━━ Supplied information
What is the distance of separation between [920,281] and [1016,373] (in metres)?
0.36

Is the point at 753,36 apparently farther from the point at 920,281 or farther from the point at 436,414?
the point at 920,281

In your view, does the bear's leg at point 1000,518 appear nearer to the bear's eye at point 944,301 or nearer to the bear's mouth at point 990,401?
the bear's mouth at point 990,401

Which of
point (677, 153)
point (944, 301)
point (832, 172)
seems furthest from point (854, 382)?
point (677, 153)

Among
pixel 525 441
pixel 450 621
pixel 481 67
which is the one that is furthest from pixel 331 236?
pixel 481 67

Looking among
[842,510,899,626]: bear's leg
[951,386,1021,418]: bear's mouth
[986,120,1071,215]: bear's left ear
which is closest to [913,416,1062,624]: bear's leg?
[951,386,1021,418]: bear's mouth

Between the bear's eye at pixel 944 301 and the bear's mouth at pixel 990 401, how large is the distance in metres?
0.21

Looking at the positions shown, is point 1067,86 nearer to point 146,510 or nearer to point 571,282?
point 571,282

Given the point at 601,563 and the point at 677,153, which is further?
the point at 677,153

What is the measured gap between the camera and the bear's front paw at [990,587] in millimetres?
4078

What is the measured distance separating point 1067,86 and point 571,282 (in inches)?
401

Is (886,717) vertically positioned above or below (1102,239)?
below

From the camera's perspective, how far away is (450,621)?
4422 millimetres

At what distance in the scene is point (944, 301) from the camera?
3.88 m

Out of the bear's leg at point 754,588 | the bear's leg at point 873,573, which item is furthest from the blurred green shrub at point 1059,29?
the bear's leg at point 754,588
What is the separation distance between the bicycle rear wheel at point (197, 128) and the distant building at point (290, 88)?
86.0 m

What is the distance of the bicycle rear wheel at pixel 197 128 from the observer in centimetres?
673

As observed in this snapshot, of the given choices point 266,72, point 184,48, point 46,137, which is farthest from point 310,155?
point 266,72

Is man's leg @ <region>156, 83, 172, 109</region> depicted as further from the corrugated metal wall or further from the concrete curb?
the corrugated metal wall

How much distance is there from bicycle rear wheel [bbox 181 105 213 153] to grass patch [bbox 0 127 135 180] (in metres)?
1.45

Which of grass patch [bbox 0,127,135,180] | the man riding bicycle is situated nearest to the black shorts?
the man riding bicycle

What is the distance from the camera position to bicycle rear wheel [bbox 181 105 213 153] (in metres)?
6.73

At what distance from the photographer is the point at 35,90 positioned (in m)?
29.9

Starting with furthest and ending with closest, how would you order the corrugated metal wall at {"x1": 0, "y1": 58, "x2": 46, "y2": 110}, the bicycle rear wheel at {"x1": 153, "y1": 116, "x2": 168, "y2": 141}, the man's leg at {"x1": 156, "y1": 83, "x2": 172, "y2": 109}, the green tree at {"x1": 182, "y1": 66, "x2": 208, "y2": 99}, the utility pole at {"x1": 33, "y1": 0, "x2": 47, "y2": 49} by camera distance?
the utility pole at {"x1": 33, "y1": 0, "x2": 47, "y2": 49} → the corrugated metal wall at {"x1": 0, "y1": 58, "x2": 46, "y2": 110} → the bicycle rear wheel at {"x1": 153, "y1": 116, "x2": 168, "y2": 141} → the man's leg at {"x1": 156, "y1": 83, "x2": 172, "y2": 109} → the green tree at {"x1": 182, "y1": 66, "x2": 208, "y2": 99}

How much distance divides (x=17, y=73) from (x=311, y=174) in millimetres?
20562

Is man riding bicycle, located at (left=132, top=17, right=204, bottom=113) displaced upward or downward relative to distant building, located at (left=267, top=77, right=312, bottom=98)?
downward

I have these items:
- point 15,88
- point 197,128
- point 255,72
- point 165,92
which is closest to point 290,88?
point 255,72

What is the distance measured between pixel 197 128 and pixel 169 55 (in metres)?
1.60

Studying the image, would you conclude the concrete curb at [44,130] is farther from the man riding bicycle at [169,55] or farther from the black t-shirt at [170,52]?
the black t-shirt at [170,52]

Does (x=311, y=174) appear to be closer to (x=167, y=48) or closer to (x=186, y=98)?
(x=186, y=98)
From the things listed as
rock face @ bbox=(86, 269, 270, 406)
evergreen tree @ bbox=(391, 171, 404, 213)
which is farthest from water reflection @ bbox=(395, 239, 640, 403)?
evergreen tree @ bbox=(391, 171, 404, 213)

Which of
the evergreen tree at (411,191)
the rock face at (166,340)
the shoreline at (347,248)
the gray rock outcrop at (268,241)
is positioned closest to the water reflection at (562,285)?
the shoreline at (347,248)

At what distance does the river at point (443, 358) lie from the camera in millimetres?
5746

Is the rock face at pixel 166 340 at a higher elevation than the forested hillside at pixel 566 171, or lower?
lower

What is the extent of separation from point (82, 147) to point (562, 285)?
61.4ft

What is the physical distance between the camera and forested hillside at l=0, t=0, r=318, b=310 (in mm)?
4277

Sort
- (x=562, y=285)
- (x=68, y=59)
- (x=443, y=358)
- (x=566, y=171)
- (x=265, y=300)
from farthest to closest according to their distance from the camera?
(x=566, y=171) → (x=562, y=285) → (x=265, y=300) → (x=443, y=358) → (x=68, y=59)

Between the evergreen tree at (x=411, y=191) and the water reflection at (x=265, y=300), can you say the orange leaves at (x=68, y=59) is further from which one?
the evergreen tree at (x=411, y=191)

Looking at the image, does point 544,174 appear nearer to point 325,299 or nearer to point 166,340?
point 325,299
━━━━
> **Directions for this task**: Your task is to give the records above again, exactly.

> **Answer for the task**:
What is the distance of separation between [920,281] and [1016,373] (in metres)?
0.36

Is the point at 753,36 apparently farther from the point at 920,281 or farther from the point at 436,414?
the point at 920,281

In your view, does the bear's leg at point 1000,518 appear nearer to the bear's eye at point 944,301 or nearer to the bear's mouth at point 990,401?
the bear's mouth at point 990,401

Which of
point (677, 153)
point (944, 301)
point (832, 172)
seems furthest from point (854, 382)?
point (677, 153)

Among
pixel 525 441
pixel 450 621
pixel 481 67
which is the one that is furthest from pixel 331 236?
pixel 481 67

Looking among
[842,510,899,626]: bear's leg
[951,386,1021,418]: bear's mouth
[986,120,1071,215]: bear's left ear
which is closest to [913,416,1062,624]: bear's leg?
[951,386,1021,418]: bear's mouth

Between the bear's eye at pixel 944 301 and the bear's mouth at pixel 990 401, how large is the distance in metres?
0.21

Looking at the positions shown, is point 1067,86 nearer to point 146,510 or nearer to point 571,282?
point 571,282

Given the point at 601,563 and the point at 677,153, which is further?
the point at 677,153

What is the measured gap between the camera and the bear's front paw at [990,587] in millimetres?
4078

What is the measured distance separating point 1067,86 and point 571,282 (in inches)?
401

Is (886,717) vertically positioned above or below (1102,239)?
below

From the camera's perspective, how far away is (450,621)?
4422 millimetres

At what distance in the scene is point (944, 301) from the camera?
3.88 m

Out of the bear's leg at point 754,588 | the bear's leg at point 873,573, which item is furthest from the blurred green shrub at point 1059,29?
the bear's leg at point 754,588
What is the separation distance between the bicycle rear wheel at point (197, 128) and the distant building at point (290, 88)?
86.0 m

What is the distance of the bicycle rear wheel at pixel 197 128 from the observer in centimetres?
673

As observed in this snapshot, of the given choices point 266,72, point 184,48, point 46,137, which is farthest from point 310,155?
point 266,72

Is man's leg @ <region>156, 83, 172, 109</region> depicted as further from the corrugated metal wall or further from the concrete curb?
the corrugated metal wall

How much distance is there from bicycle rear wheel [bbox 181 105 213 153] to grass patch [bbox 0 127 135 180] (in metres)?
1.45

Which of grass patch [bbox 0,127,135,180] | the man riding bicycle is situated nearest to the black shorts?
the man riding bicycle

What is the distance from the camera position to bicycle rear wheel [bbox 181 105 213 153] (in metres)?
6.73

At what distance from the photographer is the point at 35,90 positioned (in m)?
29.9

Starting with furthest and ending with closest, how would you order the corrugated metal wall at {"x1": 0, "y1": 58, "x2": 46, "y2": 110}, the bicycle rear wheel at {"x1": 153, "y1": 116, "x2": 168, "y2": 141}, the man's leg at {"x1": 156, "y1": 83, "x2": 172, "y2": 109}, the green tree at {"x1": 182, "y1": 66, "x2": 208, "y2": 99}, the utility pole at {"x1": 33, "y1": 0, "x2": 47, "y2": 49} by camera distance?
the utility pole at {"x1": 33, "y1": 0, "x2": 47, "y2": 49} → the corrugated metal wall at {"x1": 0, "y1": 58, "x2": 46, "y2": 110} → the bicycle rear wheel at {"x1": 153, "y1": 116, "x2": 168, "y2": 141} → the man's leg at {"x1": 156, "y1": 83, "x2": 172, "y2": 109} → the green tree at {"x1": 182, "y1": 66, "x2": 208, "y2": 99}

How much distance divides (x=17, y=73) from (x=311, y=174) in millimetres?
20562

Is man riding bicycle, located at (left=132, top=17, right=204, bottom=113) displaced upward or downward relative to distant building, located at (left=267, top=77, right=312, bottom=98)?
downward

I have these items:
- point 15,88
- point 197,128
- point 255,72
- point 165,92
which is closest to point 290,88?
point 255,72

What is the distance measured between pixel 197 128 and pixel 169 55 (in metres)?
1.60

Studying the image, would you conclude the concrete curb at [44,130] is farther from the man riding bicycle at [169,55] or farther from the black t-shirt at [170,52]?
the black t-shirt at [170,52]

Does (x=311, y=174) appear to be closer to (x=167, y=48) or closer to (x=186, y=98)?
(x=186, y=98)
From the things listed as
rock face @ bbox=(86, 269, 270, 406)
evergreen tree @ bbox=(391, 171, 404, 213)
which is farthest from water reflection @ bbox=(395, 239, 640, 403)?
evergreen tree @ bbox=(391, 171, 404, 213)

Which of
the evergreen tree at (411,191)
the rock face at (166,340)
the shoreline at (347,248)
the gray rock outcrop at (268,241)
is positioned closest to the water reflection at (562,285)?
the shoreline at (347,248)

At what distance does the river at point (443, 358) lie from the camera in millimetres?
5746

Is the rock face at pixel 166 340 at a higher elevation than the forested hillside at pixel 566 171, or lower?
lower

What is the extent of separation from point (82, 147) to point (562, 285)?
61.4ft

What is the physical distance between the camera and forested hillside at l=0, t=0, r=318, b=310 (in mm)?
4277

Sort
- (x=562, y=285)
- (x=68, y=59)
- (x=443, y=358)
- (x=566, y=171)
- (x=265, y=300)
from farthest to closest according to their distance from the camera?
(x=566, y=171) → (x=562, y=285) → (x=265, y=300) → (x=443, y=358) → (x=68, y=59)

Between the evergreen tree at (x=411, y=191) and the water reflection at (x=265, y=300), can you say the orange leaves at (x=68, y=59) is further from which one?
the evergreen tree at (x=411, y=191)

Looking at the image, does point 544,174 appear nearer to point 325,299 or nearer to point 166,340?
point 325,299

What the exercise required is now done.